> **WORK TO BE COMPLETED**:
For each line in the material below that holds "сканера", copy that line.

> **AVAILABLE DATA**:

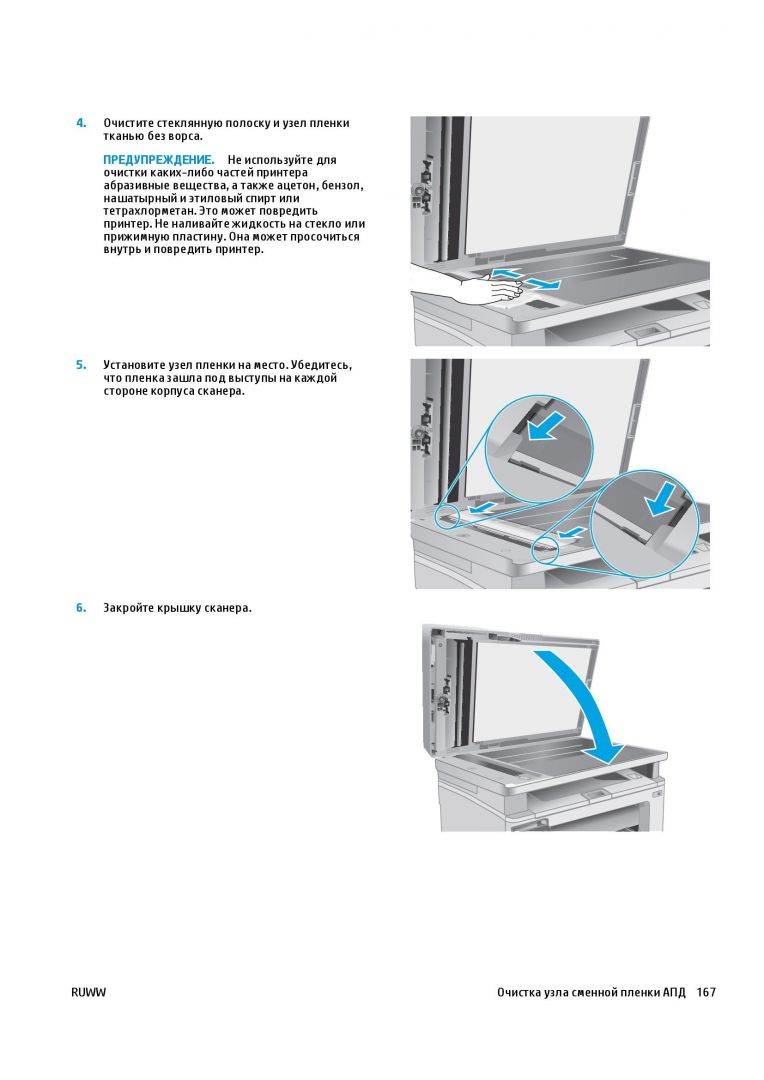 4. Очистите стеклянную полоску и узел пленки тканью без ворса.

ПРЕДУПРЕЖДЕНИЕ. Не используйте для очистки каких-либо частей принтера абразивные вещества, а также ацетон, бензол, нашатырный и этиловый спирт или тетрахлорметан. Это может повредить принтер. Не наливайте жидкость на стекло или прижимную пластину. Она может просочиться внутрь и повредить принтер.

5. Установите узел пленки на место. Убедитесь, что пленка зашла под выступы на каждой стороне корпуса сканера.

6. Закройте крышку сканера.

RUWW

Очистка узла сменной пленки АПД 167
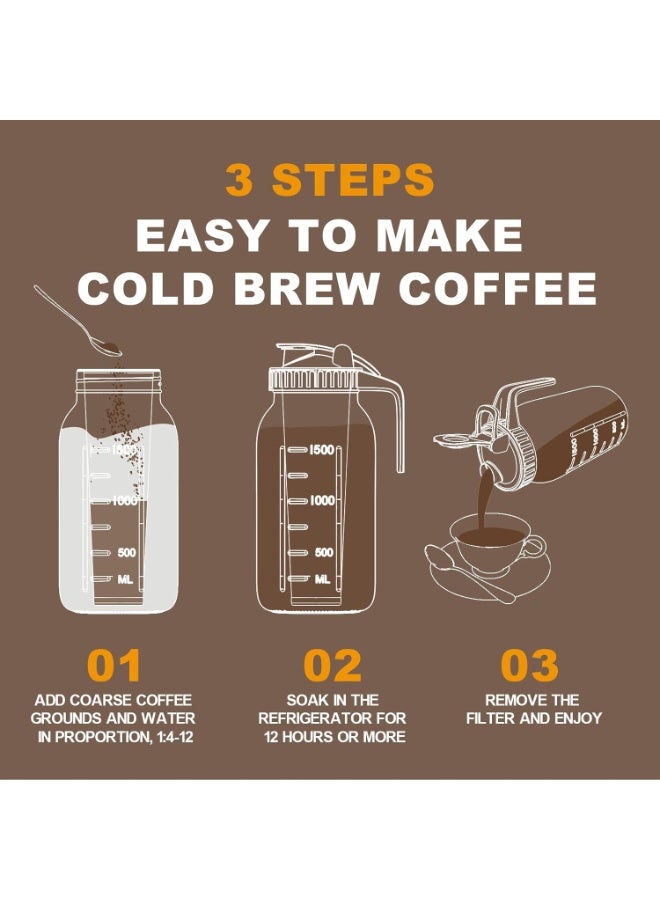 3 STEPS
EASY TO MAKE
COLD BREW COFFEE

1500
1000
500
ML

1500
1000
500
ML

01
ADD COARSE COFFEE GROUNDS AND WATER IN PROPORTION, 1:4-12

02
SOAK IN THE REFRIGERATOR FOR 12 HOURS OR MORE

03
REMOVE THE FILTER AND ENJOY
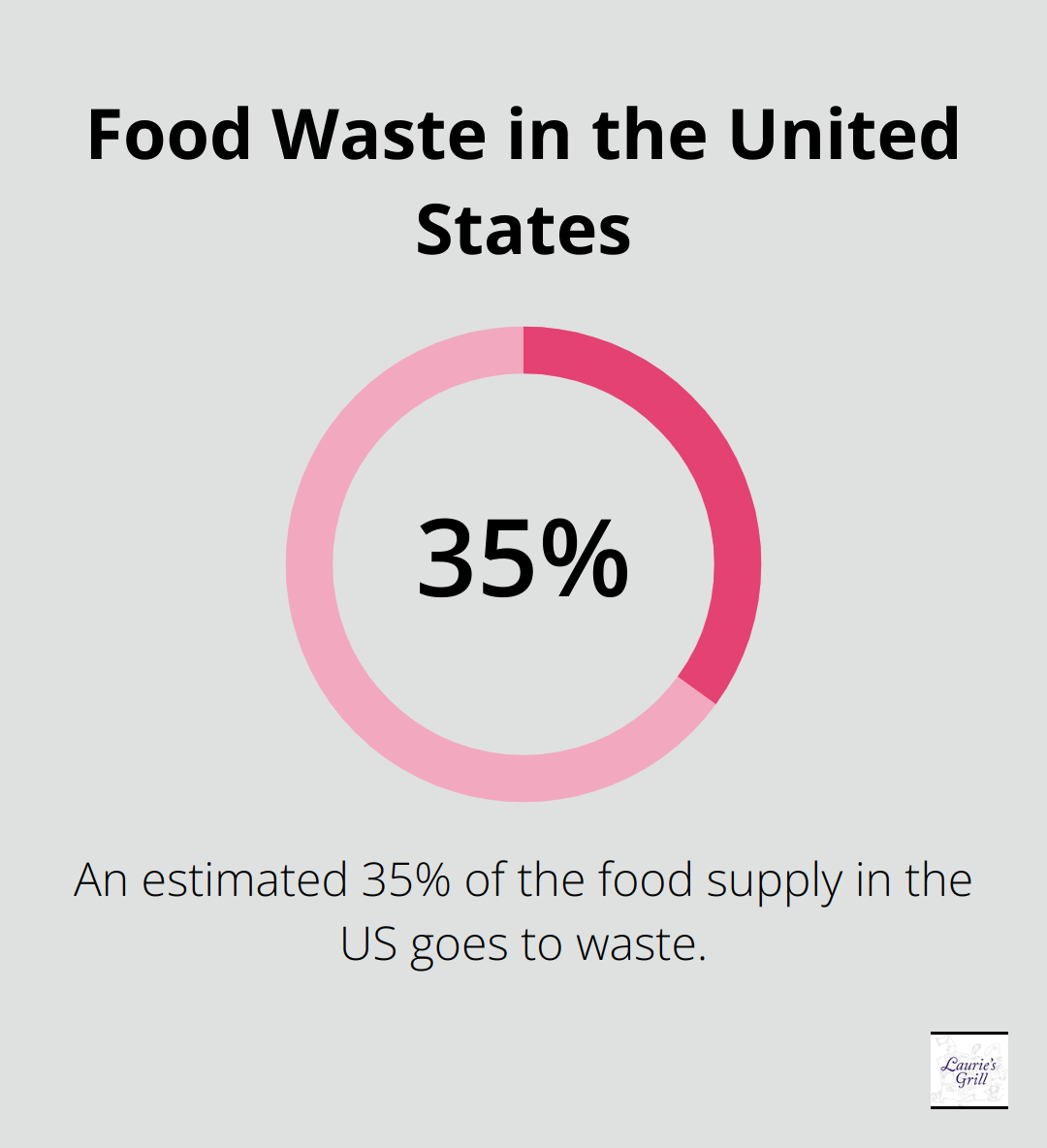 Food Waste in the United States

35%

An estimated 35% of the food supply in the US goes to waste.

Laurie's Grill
---
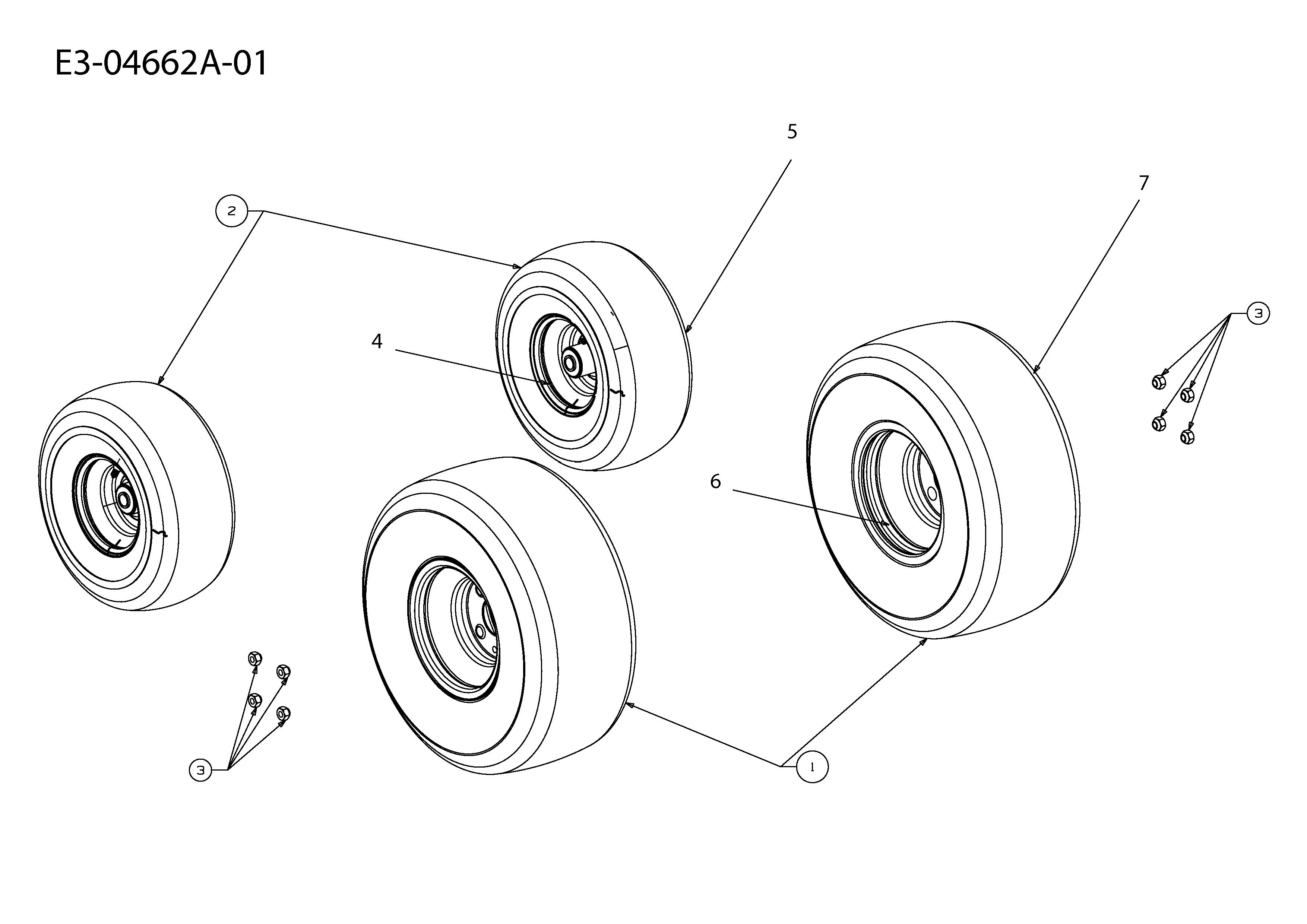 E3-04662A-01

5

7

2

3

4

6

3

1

> **OUTPUT OF THE EXERCISE**:
5. Установите узел пленки на место. Убедитесь, что пленка зашла под выступы на каждой стороне корпуса сканера.
6. Закройте крышку сканера.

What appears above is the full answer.